_TASK INSTRUCTIONS_
**1)** In the forum thread on DGT 6000 deck problems, how many pumps of grease did Bruceman put in each mandrel bearing?
**2)** Reproduce verbatim the stretch of the DGT 6000 deck thread from "Are there any" through "(Jul 28, 2004)".

# 6000 54 inch deck problems?



## laquall (Sep 15, 2004)

Are there any DGT 6000 owners who have not had problems with their decks? I just ordered one and concerned about the reports of belt problems


----------



## Bruceman (Jul 28, 2004)

I have had one about three months now. The only complaint I have about the deck is that two of the three sets of mandrel bearings were a little noisey, but it could have been the metal shields under the deck making noise. They have greasable mandrel bearings; however they are just sealed bearings with the inner cap removed, so be careful when you grease them. If you grease them until you see grease goming out, you just popped the outter caps and that means premature failure. I put about 5 pumps in each one. Other than that it's been pretty good, way less build up ( above and below ) in comparison to the old design. When you get it be sure you grease everything, make sure you purge the transmission ( procedure in manual ), check tire pressure ( over inflated for transport ), and check to make sure the wiring to the electric clutch are out of harms way. Oh, and change the oil after 5 hrs. Enjoy.


----------



## PaulB2868 (Sep 1, 2004)

I have one, but don't have enough hours yet to have an opinion. I'll know more this weekend.


----------



## klein444 (Jun 11, 2004)

I have about six cuts - 20 hours on mine with no problems.

It did not handle very high grass well first cut - but seems to be fine now.


----------

_SUPPLIED MATERIAL_
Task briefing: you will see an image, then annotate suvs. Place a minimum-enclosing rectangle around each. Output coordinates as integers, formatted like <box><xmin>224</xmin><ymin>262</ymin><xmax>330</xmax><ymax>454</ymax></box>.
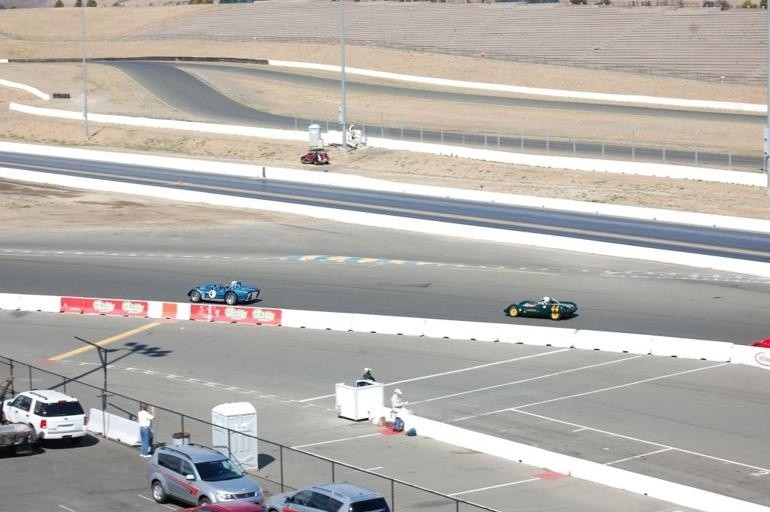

_ANSWERS FOR THE EXERCISE_
**1)** About 5 pumps.

**2)**
Are there any DGT 6000 owners who have not had problems with their decks? I just ordered one and concerned about the reports of belt problems


----------



## Bruceman (Jul 28, 2004)